-------- GIVEN RECORDS --------

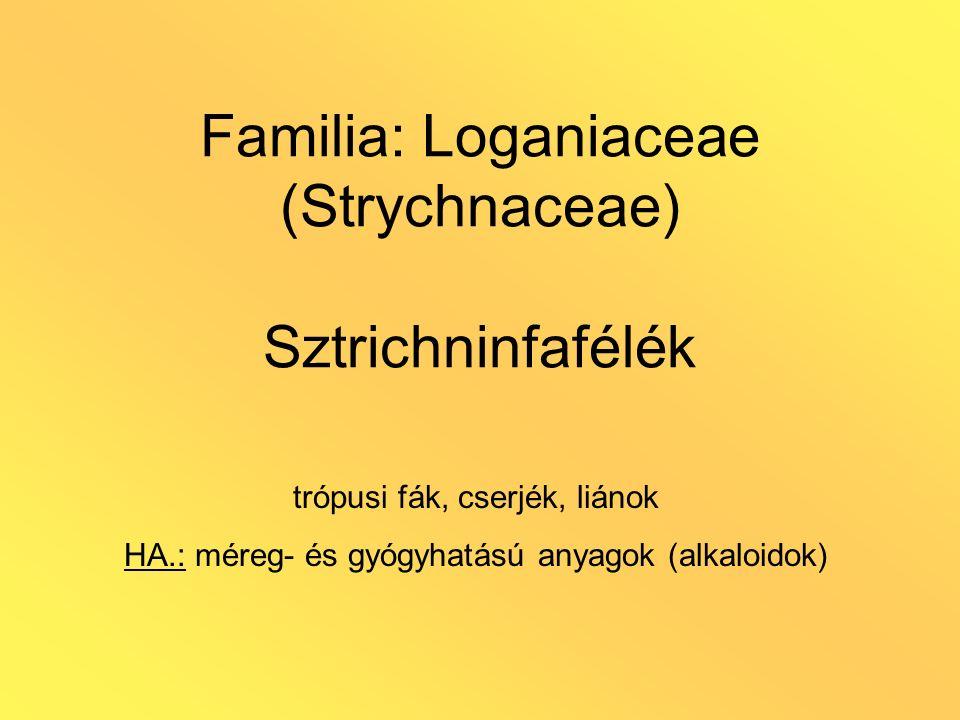 Familia: Loganiaceae (Strychnaceae) Sztrichninfafélék trópusi fák, cserjék, liánok HA.: méreg- és gyógyhatású anyagok (alkaloidok)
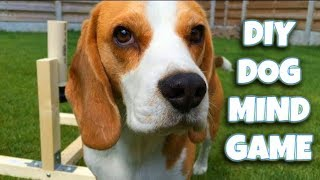DIY Cheap and Easy To Make DOG TOY | Louie The Beagle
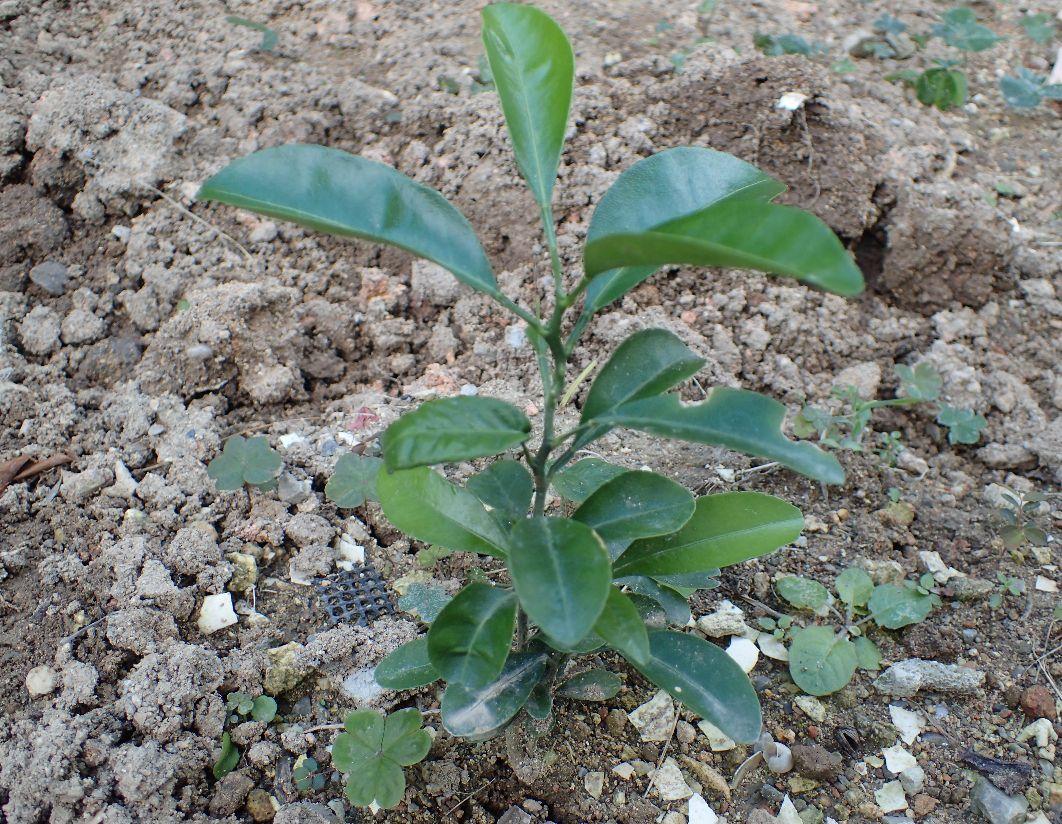 約一年前の種蒔きから発芽して20センチ程度に成長したシークアーサー果樹の木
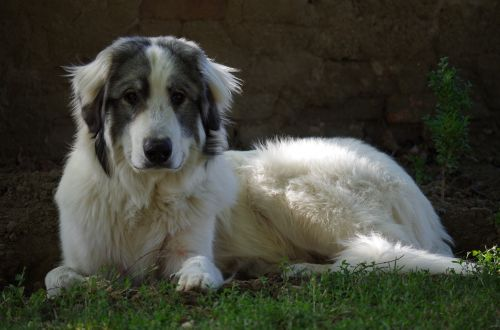 dog the iberian mountain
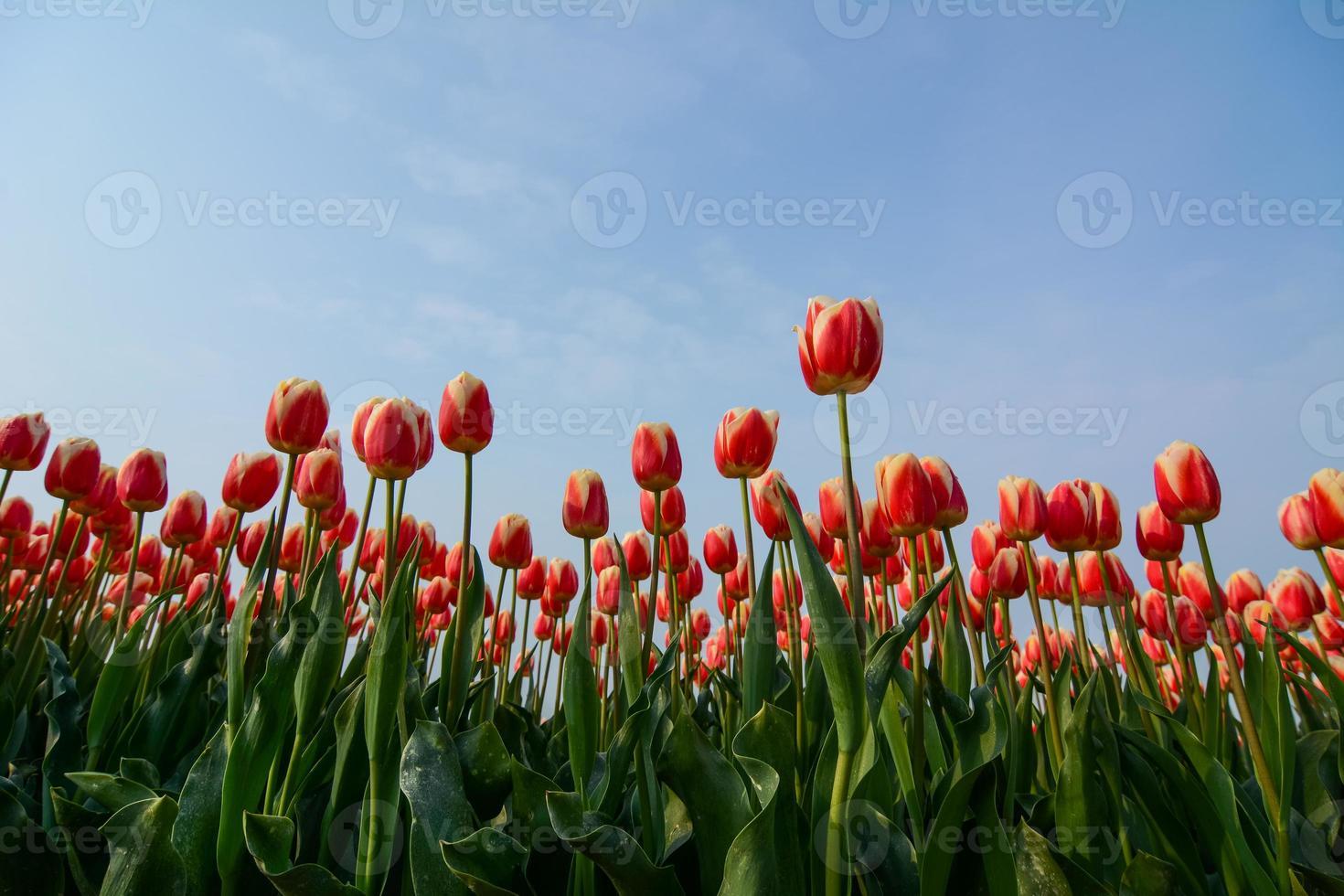 campo de tulipanes con un cielo azul foto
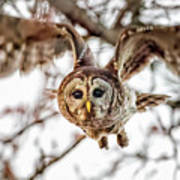 Barred Owl In Flight 4830 Art Print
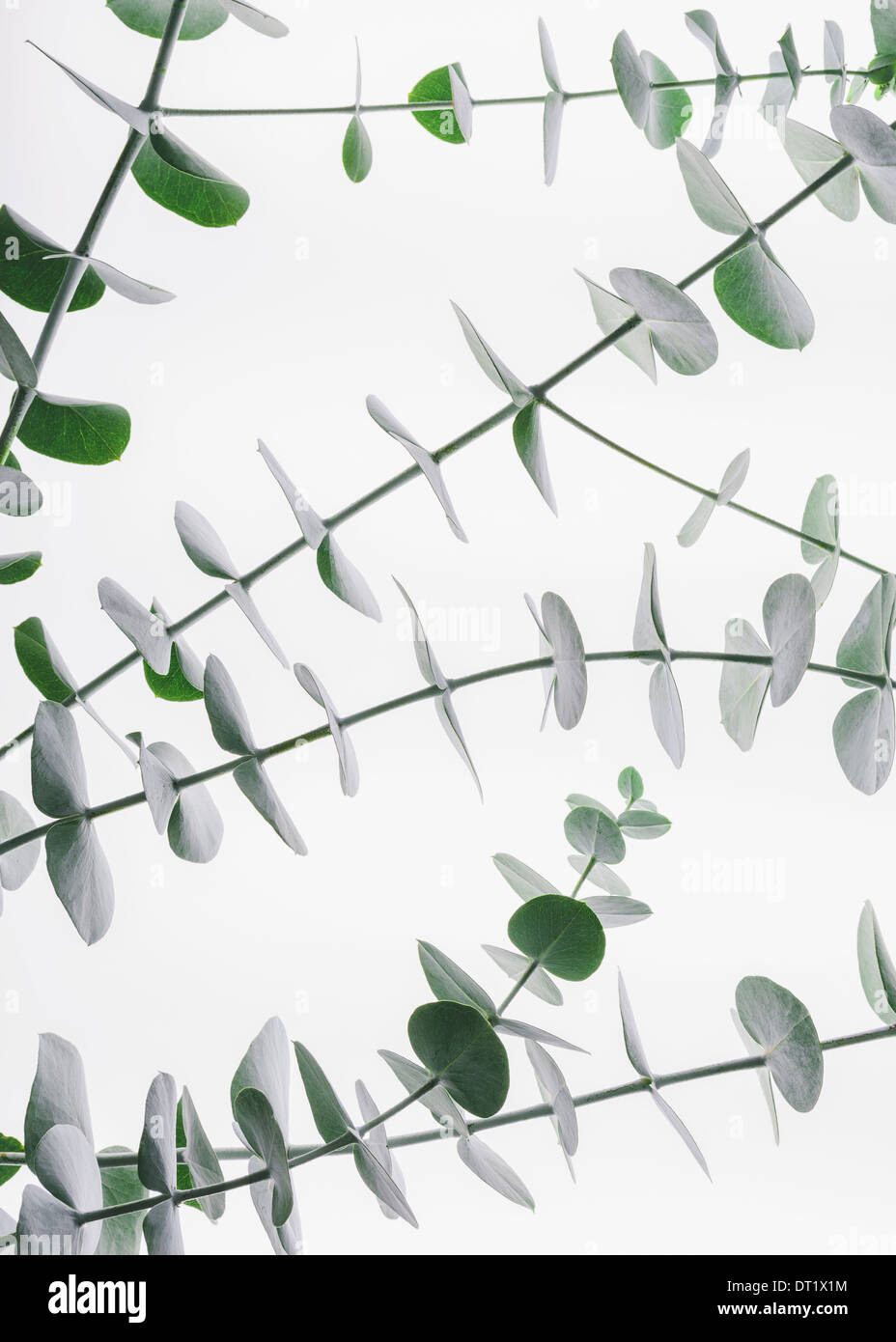 Close up of the small green leaves of the Eucalyptus gunnii tree also know as Cider Gum Leaves arranged in pairs on the twig - Stock Image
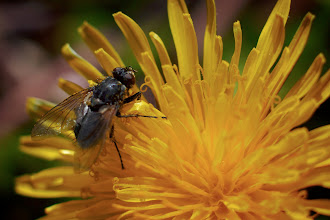 Photo: Dandy pollen I encourage look at this image at full size, so you can see the flecks of pollen covering the fly's wings and legs.  #365project curated by +Susan Porter and +Simon Kitcher
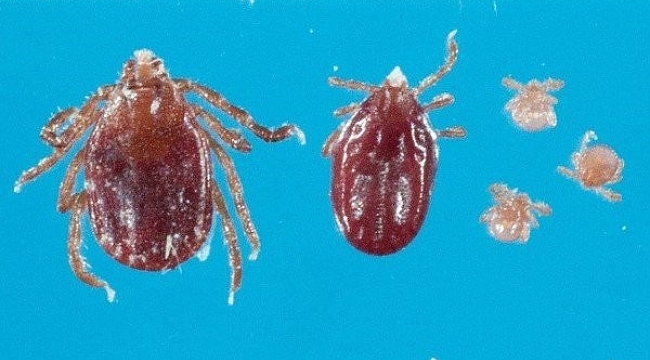 A swarming, exotic tick species is now living year round in N.J.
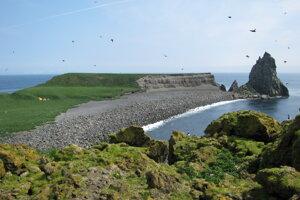 Pohľad na erodovaný sopečný dóm Castle Rock na ostrove Bogoslof. Dóm vznikol pri reupcii v roku 1796. Záber je z roku 2009.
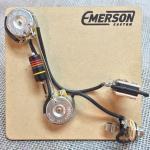 Emerson Custom - Vormontiertes Set PRS - 2 Knopf - 500k - fits to PRS®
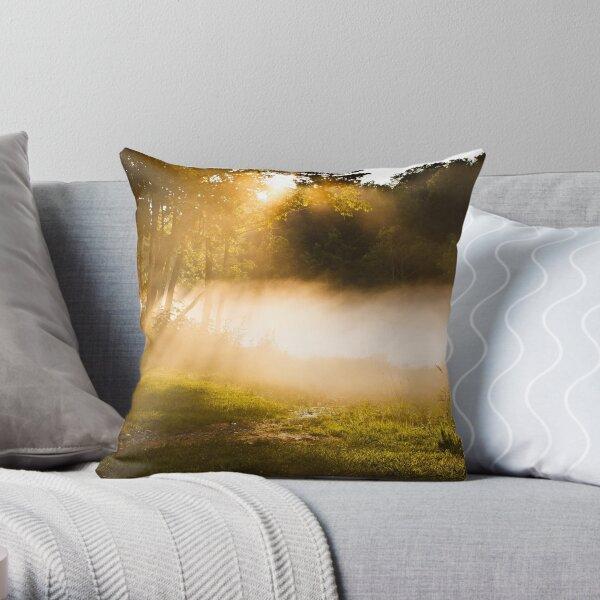On a Beam of Light 2 Throw Pillow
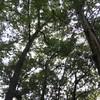 【広島県内のオススメ無料キャンプ場】ソロキャンプでも周りに気を使わない場所5選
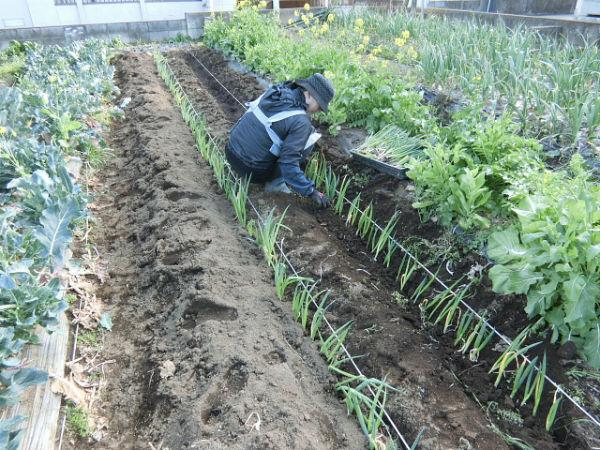 H280321農園ネギ (1)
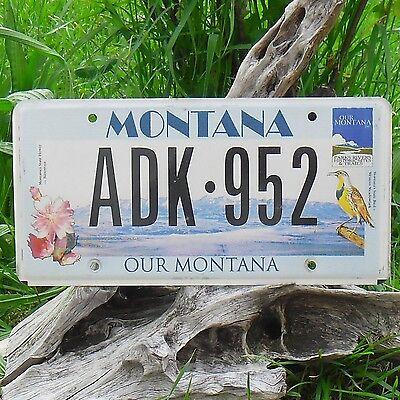 adk952 Authentisch Kennzeichen Von Montana Usa Nummernschild Seien Sie In Geldangelegenheiten Schlau
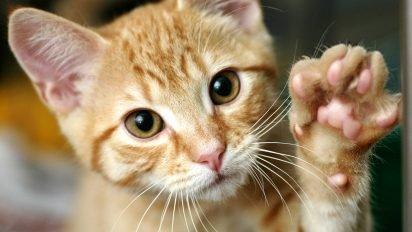06 train cat shake hands 412x232.jpg?resize=412,232 - 【話題】手術を受ける動物の横で支える猫の看護師!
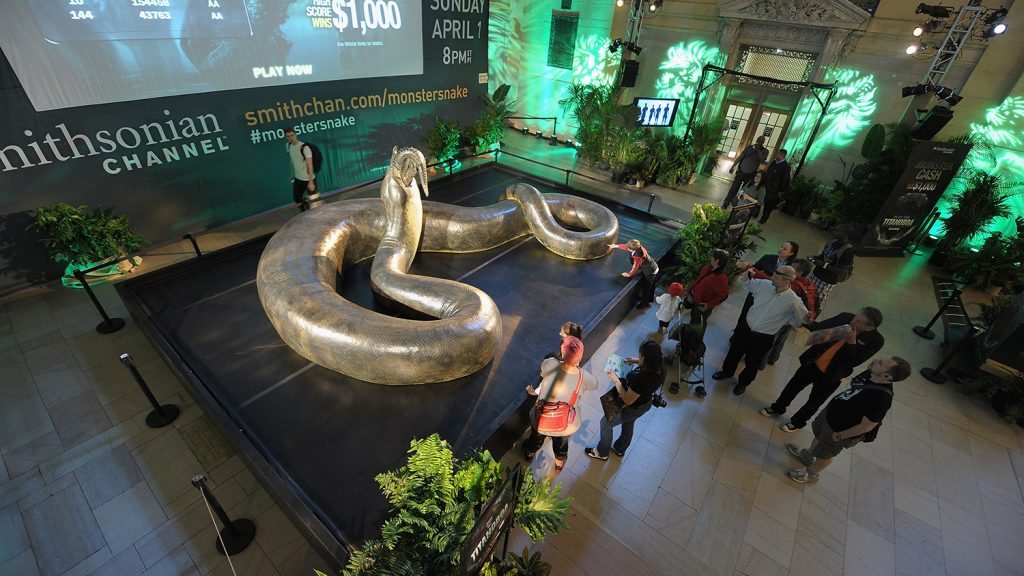 Life-sized model of Titanoboa devouring a dyrosaurid, from the Smithsonian exhibit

--------

PROBLEM.
Exact reproduction is required. Output only the lines from the one with "DIY Cheap and" through the end of the listing above, both ends included, and no pictures.

WRITTEN SOLUTION.
DIY Cheap and Easy To Make DOG TOY | Louie The Beagle
 約一年前の種蒔きから発芽して20センチ程度に成長したシークアーサー果樹の木
 dog the iberian mountain
 campo de tulipanes con un cielo azul foto
 Barred Owl In Flight 4830 Art Print
 Close up of the small green leaves of the Eucalyptus gunnii tree also know as Cider Gum Leaves arranged in pairs on the twig - Stock Image
 Photo: Dandy pollen I encourage look at this image at full size, so you can see the flecks of pollen covering the fly's wings and legs.  #365project curated by +Susan Porter and +Simon Kitcher
 A swarming, exotic tick species is now living year round in N.J.
 Pohľad na erodovaný sopečný dóm Castle Rock na ostrove Bogoslof. Dóm vznikol pri reupcii v roku 1796. Záber je z roku 2009.
 Emerson Custom - Vormontiertes Set PRS - 2 Knopf - 500k - fits to PRS®
On a Beam of Light 2 Throw Pillow
 【広島県内のオススメ無料キャンプ場】ソロキャンプでも周りに気を使わない場所5選
 H280321農園ネギ (1)
 adk952 Authentisch Kennzeichen Von Montana Usa Nummernschild Seien Sie In Geldangelegenheiten Schlau
06 train cat shake hands 412x232.jpg?resize=412,232 - 【話題】手術を受ける動物の横で支える猫の看護師!
 Life-sized model of Titanoboa devouring a dyrosaurid, from the Smithsonian exhibit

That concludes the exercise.